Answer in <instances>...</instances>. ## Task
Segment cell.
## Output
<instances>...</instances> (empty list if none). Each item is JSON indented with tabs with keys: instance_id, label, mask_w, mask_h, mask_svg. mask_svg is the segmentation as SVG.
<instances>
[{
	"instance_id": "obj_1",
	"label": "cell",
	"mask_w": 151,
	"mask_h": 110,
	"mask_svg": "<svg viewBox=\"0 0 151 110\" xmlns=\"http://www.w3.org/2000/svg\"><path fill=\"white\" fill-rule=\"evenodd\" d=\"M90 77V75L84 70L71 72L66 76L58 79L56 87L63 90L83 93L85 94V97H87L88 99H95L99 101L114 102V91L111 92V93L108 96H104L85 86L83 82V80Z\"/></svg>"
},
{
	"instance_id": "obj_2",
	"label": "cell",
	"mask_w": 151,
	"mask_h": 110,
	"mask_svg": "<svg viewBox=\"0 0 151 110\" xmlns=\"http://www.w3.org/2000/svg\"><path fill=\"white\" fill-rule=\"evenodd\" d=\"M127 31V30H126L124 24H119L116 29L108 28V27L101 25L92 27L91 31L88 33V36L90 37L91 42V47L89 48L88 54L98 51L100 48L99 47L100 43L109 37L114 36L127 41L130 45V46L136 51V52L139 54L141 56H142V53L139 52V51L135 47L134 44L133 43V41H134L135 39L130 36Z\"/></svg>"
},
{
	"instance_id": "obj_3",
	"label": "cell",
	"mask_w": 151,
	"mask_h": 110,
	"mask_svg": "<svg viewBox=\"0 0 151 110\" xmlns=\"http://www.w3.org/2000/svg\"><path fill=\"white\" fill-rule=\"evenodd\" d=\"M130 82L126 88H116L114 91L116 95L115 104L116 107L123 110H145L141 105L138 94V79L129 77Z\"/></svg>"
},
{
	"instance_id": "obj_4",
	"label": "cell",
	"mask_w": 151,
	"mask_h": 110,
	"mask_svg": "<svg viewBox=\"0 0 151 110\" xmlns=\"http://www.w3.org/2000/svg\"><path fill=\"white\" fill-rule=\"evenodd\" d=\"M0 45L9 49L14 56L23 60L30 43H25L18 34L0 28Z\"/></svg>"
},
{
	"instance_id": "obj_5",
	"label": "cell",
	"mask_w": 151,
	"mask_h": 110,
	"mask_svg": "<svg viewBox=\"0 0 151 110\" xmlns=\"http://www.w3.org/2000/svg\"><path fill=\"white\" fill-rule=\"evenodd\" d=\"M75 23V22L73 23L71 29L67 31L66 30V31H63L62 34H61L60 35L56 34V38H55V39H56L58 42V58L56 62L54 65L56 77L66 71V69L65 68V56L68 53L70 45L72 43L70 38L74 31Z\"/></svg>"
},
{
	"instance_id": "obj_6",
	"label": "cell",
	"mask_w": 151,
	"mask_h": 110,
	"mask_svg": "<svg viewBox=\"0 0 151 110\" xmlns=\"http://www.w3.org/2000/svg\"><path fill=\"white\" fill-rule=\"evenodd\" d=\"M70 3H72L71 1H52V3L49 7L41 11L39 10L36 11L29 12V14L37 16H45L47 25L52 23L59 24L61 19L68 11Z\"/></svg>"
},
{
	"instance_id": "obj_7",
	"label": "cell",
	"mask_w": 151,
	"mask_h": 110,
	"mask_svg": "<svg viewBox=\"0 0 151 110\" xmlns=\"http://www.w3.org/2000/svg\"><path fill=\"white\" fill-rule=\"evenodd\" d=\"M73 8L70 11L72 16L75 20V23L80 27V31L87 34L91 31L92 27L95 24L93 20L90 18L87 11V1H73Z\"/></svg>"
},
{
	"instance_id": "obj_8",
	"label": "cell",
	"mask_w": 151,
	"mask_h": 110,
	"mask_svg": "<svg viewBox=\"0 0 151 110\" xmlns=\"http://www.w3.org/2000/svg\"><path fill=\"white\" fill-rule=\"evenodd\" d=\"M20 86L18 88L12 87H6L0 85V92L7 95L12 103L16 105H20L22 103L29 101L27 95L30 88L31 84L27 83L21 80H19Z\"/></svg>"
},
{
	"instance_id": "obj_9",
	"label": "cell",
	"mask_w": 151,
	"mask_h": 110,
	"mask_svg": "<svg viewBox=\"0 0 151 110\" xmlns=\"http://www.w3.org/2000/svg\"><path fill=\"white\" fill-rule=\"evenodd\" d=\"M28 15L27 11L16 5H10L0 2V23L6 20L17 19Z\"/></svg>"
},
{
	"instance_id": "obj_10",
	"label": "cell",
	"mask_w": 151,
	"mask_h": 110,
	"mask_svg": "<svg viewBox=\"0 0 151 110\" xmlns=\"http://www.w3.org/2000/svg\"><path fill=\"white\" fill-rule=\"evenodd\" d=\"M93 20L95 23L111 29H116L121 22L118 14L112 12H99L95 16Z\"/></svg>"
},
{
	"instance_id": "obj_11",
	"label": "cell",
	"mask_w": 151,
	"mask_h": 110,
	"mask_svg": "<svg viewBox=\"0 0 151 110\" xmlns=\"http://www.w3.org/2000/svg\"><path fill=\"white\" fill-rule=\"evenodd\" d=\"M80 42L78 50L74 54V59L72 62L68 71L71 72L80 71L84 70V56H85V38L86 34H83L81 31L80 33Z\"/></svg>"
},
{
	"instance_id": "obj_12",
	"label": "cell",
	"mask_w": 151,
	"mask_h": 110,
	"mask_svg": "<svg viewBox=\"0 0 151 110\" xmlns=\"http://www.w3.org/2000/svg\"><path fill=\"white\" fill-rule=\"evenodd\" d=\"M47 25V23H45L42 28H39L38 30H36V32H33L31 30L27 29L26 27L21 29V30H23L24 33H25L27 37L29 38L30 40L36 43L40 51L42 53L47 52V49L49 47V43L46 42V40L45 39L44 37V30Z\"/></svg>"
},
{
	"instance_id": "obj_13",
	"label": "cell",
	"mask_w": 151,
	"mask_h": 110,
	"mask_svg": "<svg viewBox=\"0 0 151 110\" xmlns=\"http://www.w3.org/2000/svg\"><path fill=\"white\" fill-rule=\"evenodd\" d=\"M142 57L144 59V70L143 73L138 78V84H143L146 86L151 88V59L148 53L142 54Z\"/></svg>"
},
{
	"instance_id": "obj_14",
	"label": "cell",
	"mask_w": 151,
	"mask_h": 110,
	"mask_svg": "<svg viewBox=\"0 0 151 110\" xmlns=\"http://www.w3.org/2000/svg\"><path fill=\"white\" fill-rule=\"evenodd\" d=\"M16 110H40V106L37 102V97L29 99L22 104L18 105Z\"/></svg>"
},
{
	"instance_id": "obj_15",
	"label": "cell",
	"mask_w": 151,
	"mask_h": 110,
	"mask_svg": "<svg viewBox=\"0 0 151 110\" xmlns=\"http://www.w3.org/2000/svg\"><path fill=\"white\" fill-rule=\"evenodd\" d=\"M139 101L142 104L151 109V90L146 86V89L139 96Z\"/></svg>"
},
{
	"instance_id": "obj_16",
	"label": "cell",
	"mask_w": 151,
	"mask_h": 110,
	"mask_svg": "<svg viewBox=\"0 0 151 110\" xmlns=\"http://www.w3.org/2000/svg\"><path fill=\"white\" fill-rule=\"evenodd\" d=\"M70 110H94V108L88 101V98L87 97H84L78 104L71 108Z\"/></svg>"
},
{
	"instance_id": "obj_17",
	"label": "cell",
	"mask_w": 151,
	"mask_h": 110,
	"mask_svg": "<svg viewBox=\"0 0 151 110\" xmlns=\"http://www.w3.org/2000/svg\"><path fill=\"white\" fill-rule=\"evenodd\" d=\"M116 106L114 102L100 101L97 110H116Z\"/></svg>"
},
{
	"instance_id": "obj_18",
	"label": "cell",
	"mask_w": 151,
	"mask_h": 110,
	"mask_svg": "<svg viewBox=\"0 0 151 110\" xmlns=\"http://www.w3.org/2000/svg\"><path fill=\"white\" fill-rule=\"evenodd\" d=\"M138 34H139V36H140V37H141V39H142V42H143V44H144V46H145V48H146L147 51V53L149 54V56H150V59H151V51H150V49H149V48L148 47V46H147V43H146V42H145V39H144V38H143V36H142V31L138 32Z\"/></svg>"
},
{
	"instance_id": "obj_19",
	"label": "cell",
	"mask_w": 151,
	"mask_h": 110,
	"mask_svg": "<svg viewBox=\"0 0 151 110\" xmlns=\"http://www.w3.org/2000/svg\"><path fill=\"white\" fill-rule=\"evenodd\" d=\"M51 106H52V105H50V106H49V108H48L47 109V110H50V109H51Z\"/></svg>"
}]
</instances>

============================================================

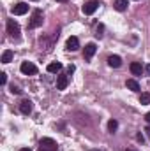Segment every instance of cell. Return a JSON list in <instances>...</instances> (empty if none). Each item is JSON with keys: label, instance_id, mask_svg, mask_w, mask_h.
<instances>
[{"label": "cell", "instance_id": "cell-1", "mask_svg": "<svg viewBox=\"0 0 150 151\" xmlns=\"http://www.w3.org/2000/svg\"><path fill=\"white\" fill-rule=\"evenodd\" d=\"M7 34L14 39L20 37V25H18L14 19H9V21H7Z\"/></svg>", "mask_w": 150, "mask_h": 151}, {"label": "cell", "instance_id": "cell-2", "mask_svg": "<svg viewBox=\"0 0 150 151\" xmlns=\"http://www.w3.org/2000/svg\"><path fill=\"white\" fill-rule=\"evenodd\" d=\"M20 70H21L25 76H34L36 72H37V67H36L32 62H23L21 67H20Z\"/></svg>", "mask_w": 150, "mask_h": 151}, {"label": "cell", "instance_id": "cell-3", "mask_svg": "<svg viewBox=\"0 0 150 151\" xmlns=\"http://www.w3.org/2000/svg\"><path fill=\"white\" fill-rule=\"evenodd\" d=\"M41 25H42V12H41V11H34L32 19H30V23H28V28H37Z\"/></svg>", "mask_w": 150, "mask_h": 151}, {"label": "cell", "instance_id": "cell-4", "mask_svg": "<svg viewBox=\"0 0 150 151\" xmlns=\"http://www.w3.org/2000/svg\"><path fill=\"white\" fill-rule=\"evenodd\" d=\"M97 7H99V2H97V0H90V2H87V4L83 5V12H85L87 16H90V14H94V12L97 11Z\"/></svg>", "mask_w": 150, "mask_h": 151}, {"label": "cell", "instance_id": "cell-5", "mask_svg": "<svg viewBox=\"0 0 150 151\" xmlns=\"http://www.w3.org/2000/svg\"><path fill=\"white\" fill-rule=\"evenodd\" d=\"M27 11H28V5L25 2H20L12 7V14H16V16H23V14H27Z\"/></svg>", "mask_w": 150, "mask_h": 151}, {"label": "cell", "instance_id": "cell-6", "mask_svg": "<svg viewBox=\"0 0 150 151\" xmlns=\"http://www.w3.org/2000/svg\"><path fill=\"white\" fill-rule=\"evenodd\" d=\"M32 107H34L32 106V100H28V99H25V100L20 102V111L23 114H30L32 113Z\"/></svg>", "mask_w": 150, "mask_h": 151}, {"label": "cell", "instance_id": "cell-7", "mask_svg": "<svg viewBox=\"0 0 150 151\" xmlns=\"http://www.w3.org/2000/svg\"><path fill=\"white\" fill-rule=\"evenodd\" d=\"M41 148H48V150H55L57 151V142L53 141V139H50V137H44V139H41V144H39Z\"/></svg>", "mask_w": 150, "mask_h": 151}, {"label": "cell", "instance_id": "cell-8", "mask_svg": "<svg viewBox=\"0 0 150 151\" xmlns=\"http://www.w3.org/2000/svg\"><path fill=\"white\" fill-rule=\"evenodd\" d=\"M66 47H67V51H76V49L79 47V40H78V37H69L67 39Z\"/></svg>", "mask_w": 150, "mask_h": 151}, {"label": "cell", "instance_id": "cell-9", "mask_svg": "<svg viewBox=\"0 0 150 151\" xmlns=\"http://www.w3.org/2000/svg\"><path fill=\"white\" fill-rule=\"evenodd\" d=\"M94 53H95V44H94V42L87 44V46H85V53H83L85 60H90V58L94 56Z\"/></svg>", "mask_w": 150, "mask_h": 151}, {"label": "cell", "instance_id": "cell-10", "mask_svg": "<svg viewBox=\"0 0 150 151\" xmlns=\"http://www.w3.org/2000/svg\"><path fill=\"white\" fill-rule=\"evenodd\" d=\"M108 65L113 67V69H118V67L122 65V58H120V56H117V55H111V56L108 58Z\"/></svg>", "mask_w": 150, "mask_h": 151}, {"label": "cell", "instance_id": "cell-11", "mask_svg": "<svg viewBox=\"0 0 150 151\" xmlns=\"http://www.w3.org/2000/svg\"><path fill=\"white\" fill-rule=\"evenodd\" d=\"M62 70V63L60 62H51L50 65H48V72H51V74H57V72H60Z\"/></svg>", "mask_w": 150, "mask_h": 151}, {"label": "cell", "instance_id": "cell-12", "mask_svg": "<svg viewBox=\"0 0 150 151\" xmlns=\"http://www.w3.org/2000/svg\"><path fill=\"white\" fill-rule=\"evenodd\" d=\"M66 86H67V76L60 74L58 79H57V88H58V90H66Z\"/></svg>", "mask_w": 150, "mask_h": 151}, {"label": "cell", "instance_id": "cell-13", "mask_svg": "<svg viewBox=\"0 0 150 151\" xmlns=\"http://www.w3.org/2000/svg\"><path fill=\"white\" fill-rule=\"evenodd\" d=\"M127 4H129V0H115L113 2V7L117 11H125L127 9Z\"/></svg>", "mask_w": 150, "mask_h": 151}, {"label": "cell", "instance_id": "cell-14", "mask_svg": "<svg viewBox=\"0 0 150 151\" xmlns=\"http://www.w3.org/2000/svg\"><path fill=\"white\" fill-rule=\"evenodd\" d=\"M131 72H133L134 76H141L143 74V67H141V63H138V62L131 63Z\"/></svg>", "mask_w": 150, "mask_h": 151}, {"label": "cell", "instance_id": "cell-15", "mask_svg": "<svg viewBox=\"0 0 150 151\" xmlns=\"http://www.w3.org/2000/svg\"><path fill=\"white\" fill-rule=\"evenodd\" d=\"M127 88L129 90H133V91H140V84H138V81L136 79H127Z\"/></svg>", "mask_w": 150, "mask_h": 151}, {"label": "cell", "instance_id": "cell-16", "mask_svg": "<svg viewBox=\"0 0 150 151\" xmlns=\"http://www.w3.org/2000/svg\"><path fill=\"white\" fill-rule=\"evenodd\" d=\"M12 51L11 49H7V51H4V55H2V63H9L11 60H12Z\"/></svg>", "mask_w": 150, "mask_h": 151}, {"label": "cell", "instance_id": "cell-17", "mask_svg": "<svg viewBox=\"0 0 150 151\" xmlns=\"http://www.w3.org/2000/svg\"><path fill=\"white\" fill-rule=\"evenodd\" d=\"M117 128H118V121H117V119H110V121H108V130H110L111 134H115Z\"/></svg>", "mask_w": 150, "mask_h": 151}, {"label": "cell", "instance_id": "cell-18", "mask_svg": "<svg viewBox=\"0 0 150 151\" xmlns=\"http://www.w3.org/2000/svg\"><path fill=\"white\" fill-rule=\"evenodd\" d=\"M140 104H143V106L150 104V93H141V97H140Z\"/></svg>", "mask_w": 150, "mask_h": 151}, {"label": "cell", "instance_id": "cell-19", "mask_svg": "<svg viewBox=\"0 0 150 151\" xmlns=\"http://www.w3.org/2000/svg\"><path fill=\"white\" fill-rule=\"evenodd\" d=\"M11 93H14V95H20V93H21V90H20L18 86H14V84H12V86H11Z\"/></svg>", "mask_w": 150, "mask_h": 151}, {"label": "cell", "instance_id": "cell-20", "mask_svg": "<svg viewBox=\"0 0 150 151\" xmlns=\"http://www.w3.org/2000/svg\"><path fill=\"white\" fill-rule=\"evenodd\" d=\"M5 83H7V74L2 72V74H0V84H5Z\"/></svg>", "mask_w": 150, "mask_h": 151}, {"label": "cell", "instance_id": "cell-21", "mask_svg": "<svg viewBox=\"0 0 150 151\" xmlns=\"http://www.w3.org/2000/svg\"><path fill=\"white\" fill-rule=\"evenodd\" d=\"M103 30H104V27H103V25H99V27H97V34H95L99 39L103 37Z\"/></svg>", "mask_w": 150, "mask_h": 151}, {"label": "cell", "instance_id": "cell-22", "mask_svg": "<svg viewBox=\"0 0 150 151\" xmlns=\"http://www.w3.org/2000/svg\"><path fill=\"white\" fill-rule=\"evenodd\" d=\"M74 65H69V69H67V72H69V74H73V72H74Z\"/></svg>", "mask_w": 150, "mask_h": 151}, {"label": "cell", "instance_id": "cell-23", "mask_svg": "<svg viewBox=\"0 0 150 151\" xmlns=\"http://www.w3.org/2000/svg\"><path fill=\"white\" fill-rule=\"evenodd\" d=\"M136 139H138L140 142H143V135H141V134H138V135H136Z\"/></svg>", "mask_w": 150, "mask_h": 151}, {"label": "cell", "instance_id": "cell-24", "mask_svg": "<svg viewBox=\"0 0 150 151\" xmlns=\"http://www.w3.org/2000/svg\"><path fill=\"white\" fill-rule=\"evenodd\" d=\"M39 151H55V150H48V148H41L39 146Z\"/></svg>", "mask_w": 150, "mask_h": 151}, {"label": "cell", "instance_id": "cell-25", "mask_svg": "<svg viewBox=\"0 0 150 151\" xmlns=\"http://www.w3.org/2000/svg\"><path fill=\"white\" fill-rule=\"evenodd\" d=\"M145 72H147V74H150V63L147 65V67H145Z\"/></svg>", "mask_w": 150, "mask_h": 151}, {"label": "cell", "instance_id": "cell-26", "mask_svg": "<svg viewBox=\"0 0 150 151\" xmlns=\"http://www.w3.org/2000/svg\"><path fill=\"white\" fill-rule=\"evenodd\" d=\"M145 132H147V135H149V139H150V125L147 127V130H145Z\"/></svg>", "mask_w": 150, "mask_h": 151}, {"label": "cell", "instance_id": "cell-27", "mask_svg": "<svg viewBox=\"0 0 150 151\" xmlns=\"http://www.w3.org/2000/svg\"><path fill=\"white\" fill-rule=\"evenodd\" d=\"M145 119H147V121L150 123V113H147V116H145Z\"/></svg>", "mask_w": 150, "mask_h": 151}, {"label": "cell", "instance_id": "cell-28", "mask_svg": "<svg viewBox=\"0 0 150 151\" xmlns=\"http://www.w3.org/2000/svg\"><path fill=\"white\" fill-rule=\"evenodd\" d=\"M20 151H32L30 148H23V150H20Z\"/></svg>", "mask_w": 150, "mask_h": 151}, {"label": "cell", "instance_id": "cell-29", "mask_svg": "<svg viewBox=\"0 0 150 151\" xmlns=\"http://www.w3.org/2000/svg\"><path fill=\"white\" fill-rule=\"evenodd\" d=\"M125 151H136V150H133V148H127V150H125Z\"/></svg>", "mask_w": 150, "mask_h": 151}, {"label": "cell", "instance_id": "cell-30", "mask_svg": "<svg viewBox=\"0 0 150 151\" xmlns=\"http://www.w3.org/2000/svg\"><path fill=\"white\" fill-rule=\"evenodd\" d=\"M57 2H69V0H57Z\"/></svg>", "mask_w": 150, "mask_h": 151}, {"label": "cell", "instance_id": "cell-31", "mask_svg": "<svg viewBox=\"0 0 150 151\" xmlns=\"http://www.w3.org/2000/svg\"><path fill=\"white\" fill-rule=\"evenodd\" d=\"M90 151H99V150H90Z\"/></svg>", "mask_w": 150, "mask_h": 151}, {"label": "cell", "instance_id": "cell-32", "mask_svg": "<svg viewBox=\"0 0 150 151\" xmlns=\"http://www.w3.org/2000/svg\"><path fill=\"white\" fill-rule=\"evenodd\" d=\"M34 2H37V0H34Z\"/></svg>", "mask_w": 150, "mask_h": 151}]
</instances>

============================================================

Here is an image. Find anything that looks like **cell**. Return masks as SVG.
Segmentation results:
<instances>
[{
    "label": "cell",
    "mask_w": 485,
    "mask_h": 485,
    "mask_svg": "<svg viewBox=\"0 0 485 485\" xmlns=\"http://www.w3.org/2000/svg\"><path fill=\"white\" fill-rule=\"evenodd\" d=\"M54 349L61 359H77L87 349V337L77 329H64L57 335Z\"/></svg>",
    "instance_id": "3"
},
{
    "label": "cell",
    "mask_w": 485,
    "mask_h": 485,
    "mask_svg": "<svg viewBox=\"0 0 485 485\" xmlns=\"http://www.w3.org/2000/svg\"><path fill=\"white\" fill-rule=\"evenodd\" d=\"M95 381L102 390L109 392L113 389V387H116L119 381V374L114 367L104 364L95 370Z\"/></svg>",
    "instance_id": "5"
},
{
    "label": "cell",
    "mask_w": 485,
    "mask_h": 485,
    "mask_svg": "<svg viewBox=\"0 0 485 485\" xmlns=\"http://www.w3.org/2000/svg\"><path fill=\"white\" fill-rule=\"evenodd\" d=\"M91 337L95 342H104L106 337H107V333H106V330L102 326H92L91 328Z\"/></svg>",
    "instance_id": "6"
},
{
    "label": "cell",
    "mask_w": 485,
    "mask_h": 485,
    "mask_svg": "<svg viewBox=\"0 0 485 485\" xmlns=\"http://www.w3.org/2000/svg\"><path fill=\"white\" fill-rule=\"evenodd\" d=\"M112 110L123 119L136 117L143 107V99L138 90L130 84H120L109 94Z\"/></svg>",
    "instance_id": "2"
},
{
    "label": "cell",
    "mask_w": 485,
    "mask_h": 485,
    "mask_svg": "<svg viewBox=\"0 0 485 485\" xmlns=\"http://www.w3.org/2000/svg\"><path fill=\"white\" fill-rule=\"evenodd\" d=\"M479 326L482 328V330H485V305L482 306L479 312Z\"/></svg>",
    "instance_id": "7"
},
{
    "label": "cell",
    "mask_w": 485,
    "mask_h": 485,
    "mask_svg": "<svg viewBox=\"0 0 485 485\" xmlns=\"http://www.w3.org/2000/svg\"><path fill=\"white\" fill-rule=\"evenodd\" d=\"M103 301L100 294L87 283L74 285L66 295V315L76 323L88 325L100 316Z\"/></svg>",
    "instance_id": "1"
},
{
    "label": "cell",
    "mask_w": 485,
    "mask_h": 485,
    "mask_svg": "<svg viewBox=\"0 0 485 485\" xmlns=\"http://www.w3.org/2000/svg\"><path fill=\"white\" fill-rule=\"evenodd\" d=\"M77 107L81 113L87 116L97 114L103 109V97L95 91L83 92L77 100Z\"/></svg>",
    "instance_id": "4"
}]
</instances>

============================================================

AIM |
Copy the part of the data that opens with the line containing "Here is an image." and closes with the line containing "110L123 119L136 117L143", both of those lines included, reproducing every line character for character.

WRITTEN REPLY |
Here is an image. Find anything that looks like **cell**. Return masks as SVG.
Segmentation results:
<instances>
[{
    "label": "cell",
    "mask_w": 485,
    "mask_h": 485,
    "mask_svg": "<svg viewBox=\"0 0 485 485\" xmlns=\"http://www.w3.org/2000/svg\"><path fill=\"white\" fill-rule=\"evenodd\" d=\"M54 349L61 359H77L87 349V337L77 329H64L57 335Z\"/></svg>",
    "instance_id": "3"
},
{
    "label": "cell",
    "mask_w": 485,
    "mask_h": 485,
    "mask_svg": "<svg viewBox=\"0 0 485 485\" xmlns=\"http://www.w3.org/2000/svg\"><path fill=\"white\" fill-rule=\"evenodd\" d=\"M95 381L102 390L109 392L113 389V387H116L119 381V374L114 367L104 364L95 370Z\"/></svg>",
    "instance_id": "5"
},
{
    "label": "cell",
    "mask_w": 485,
    "mask_h": 485,
    "mask_svg": "<svg viewBox=\"0 0 485 485\" xmlns=\"http://www.w3.org/2000/svg\"><path fill=\"white\" fill-rule=\"evenodd\" d=\"M91 337L95 342H104L106 337H107V333H106V330L102 326H92L91 328Z\"/></svg>",
    "instance_id": "6"
},
{
    "label": "cell",
    "mask_w": 485,
    "mask_h": 485,
    "mask_svg": "<svg viewBox=\"0 0 485 485\" xmlns=\"http://www.w3.org/2000/svg\"><path fill=\"white\" fill-rule=\"evenodd\" d=\"M112 110L123 119L136 117L143 107V99L138 90L130 84H120L109 94Z\"/></svg>",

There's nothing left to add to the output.